(Task to carry out) Copy verbatim the lines starting with the one that contains "How far from" and continuing through the end of the lines, including both ends.

= = =

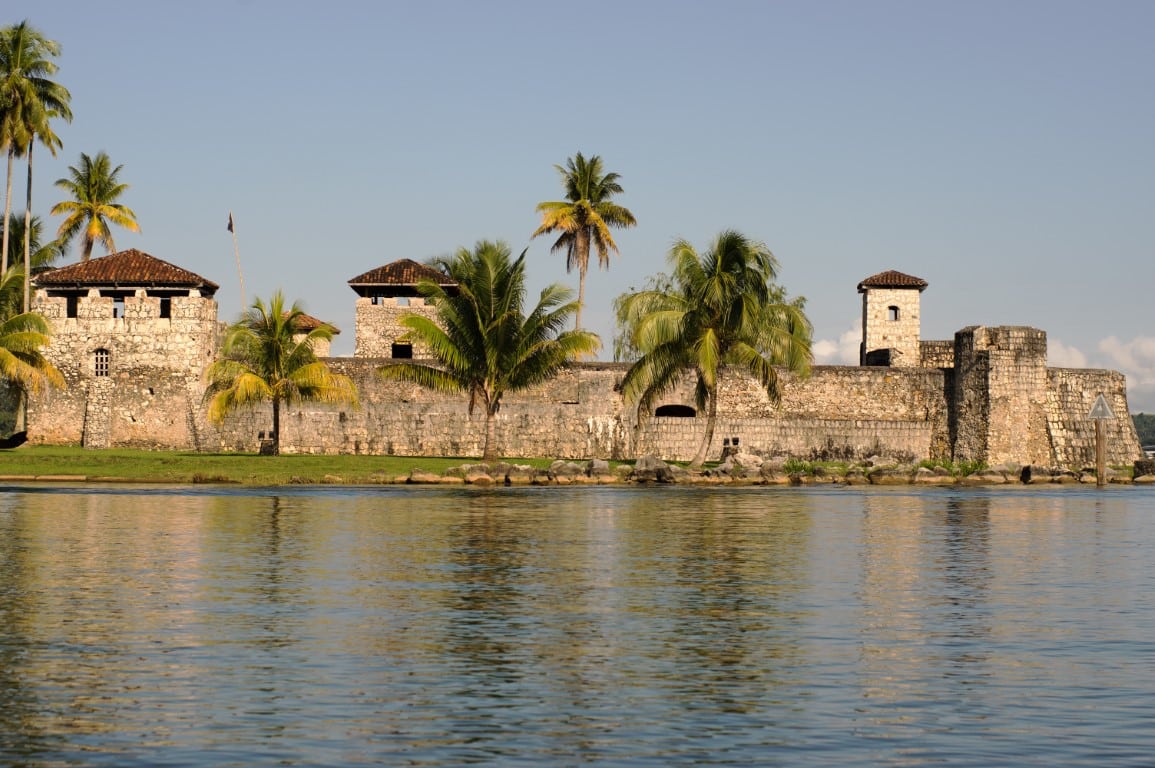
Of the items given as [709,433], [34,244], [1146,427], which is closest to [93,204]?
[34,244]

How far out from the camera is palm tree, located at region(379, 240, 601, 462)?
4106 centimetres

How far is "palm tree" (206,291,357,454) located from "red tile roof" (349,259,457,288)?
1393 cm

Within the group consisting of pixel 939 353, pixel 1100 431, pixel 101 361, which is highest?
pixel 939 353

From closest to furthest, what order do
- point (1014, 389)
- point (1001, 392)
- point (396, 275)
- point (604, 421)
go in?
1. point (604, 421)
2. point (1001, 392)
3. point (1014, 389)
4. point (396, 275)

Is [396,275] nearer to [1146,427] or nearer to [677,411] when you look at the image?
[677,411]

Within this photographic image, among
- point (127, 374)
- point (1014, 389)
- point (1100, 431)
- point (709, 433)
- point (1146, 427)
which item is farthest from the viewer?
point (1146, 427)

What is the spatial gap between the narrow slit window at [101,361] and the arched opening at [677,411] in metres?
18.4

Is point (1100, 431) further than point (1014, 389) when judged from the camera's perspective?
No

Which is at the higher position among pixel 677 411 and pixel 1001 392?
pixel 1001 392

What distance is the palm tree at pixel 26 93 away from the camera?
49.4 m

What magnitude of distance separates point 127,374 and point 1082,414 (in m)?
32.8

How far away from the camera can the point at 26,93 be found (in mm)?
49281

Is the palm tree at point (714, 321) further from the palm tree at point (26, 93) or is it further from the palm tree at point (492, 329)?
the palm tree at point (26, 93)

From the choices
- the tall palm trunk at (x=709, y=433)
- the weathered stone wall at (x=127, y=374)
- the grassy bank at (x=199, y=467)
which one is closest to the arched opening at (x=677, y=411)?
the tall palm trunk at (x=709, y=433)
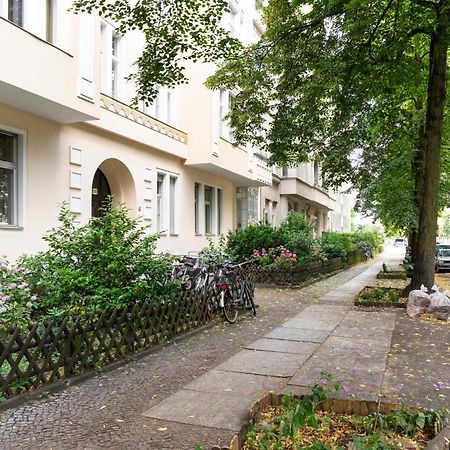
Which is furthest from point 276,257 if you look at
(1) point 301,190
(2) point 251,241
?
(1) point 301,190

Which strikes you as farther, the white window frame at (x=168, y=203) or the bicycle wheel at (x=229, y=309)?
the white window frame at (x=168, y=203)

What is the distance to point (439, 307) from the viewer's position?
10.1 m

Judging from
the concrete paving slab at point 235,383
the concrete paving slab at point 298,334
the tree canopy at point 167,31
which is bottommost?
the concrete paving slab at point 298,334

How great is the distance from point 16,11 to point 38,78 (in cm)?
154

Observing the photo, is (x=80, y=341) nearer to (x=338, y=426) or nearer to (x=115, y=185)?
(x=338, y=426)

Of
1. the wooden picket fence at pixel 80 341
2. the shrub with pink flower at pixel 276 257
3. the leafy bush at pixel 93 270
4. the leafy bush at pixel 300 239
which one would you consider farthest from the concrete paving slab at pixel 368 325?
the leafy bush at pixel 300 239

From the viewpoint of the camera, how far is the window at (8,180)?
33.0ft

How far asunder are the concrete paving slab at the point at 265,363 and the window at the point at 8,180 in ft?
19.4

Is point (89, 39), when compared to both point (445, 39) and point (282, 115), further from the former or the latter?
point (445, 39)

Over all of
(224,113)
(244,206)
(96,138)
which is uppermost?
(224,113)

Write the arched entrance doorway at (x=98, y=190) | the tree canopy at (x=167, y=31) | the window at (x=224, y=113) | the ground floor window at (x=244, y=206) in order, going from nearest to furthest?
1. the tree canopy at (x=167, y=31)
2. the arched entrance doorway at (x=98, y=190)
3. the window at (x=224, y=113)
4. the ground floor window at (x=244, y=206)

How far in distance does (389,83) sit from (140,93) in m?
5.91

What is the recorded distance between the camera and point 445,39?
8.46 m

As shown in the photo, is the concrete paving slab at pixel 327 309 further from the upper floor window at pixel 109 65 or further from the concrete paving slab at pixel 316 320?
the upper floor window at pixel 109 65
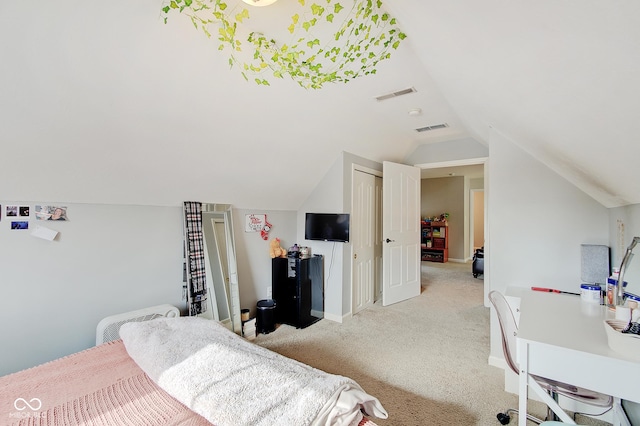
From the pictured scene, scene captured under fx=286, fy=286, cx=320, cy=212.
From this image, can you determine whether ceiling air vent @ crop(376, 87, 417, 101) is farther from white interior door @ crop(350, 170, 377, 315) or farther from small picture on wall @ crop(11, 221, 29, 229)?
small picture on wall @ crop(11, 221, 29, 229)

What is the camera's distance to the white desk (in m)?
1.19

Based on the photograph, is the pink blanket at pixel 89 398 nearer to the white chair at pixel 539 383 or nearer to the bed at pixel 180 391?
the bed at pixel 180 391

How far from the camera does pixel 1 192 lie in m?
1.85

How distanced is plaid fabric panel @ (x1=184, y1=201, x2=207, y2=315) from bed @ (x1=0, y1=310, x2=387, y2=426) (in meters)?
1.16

= = =

(Worked solution)
How far from the camera does pixel 1 192 lie in m?
1.85

How distanced is plaid fabric panel @ (x1=184, y1=201, x2=207, y2=315) from bed @ (x1=0, y1=310, x2=387, y2=426) (in meters)?
1.16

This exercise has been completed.